DHS Inspector General Issues Scathing Report on Trump’s Family Separation Policy

Published: October 5, 2018

Author: Katie Shepherd

DHS Inspector General Issues Scathing Report on Trump’s Family Separation Policy The American Immigration Council does not endorse or oppose candidates for elected office. We aim to provide analysis regarding the implications of the election on the U.S. immigration system.

The Department of Homeland Security (DHS) Office of the Inspector General (OIG) issued a special report this week revealing its findings following an investigation into the Trump administration’s contentious family separation policy.

The OIG’s primary finding is that DHS was “not fully prepared to implement the Zero Tolerance Policy.”

Further, the OIG found that DHS was not prepared to “deal with certain effects” of the policy, an ominous euphemism for the countless horrors that unfolded as a result of Zero Tolerance: hundreds of parents deported back to possible harm without their children following the separations, hundreds of migrant children who remain alone to this day in government custody, and the extensive and permanent psychological trauma suffered by children and parents alike.

The report confirmed the countless concerns shared by members of Congress, immigration advocates, medical and mental health professionals, and the legal community and highlighted the sheer incompetence of the Department of Homeland Security (DHS) in its implementation and subsequent cleanup of the policy.

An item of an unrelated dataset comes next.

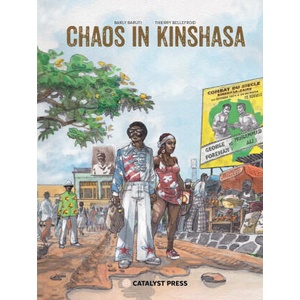 Chaos in Kinshasa | Barly Baruti, Thierry Bellefroid, Ivanka Hahnenberger (ISBN: 9781946395986)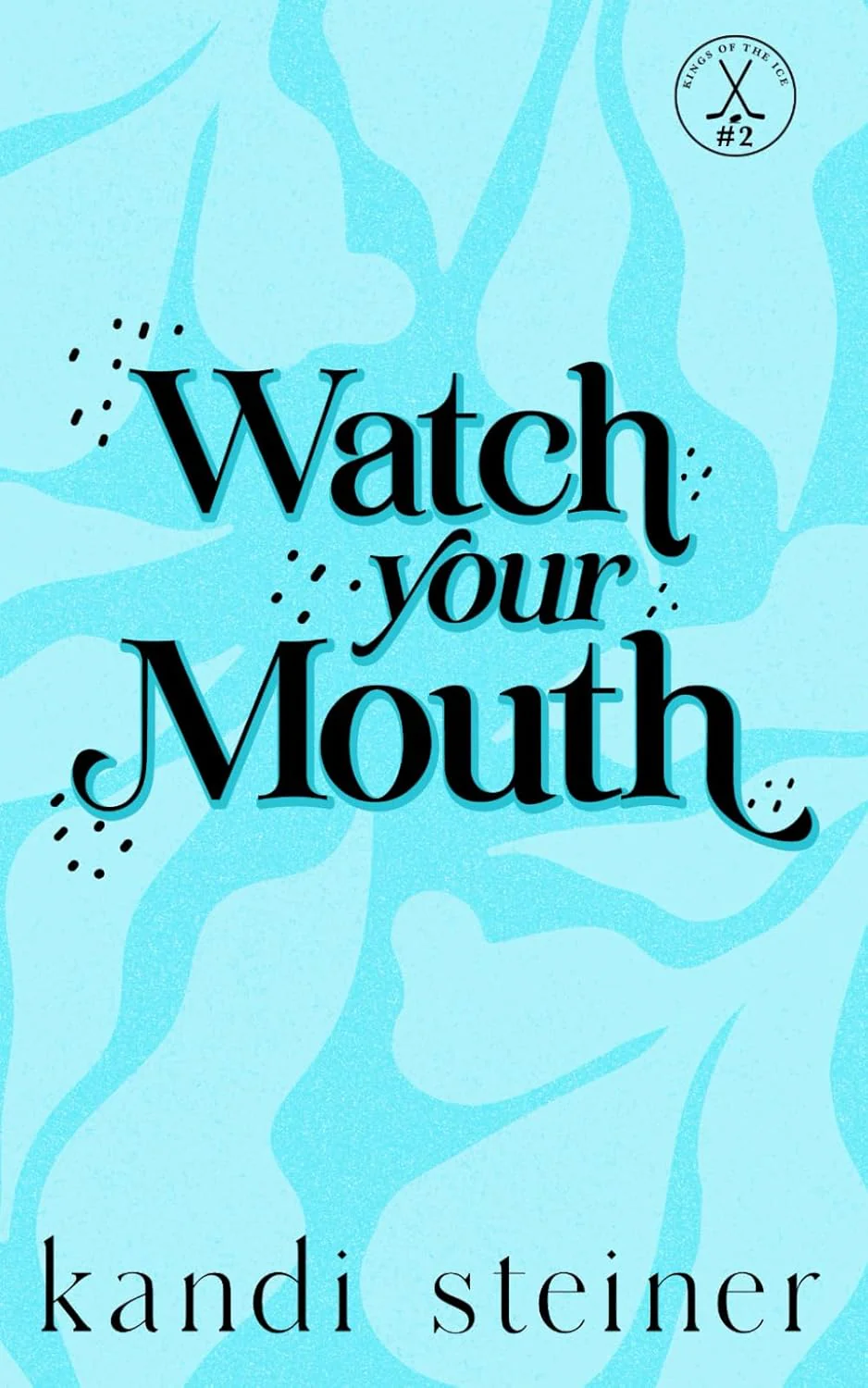 Watch Your Mouth (Signed)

The report also confirms what we already knew – that the administration was lying when it asserted that a policy of family separation never existed. In a June 2018 press conference, Homeland Security Secretary Kirstjen Nielsen stated unequivocally: “We do not have a policy separating families at the border. Period.” However, the OIG’s report detailing the problems with the policy family separation demonstrate that the policy did in fact exist.

The OIG notes that it requested all data from DHS on family separation after April 19, 2018, a date selected because Border Patrol officials “stated that they could not feasibly identify children who were separated before that date.” Again, this is a clear indication that DHS had no system in place to track the families it was separating and leaving one to wonder how many children remain separated from their parents due to the government’s utter incompetence.

Perhaps most chilling was the OIG’s observations regarding Border Patrol’s inability to handle non-verbal children – babies and toddlers, leading one to wonder whether some such children were lost in the confusion after being separated from their parents.

“Border Patrol does not provide pre-verbal children with wrist bracelets or other means of identification, nor does Border Patrol fingerprint or photograph most children during processing to ensure that they can be easily linked with the proper file.”

The OIG also reports that hundreds of separated children were held in Customs and Border Protection (CBP) custody longer than the permissible 72 hours: about 27 percent of separated children in the Rio Grande Valley sector and about 23 percent of separated children in the El Paso sector were detained in CBP holding cells for over five days.  One child was detained in CBP custody for 25 days.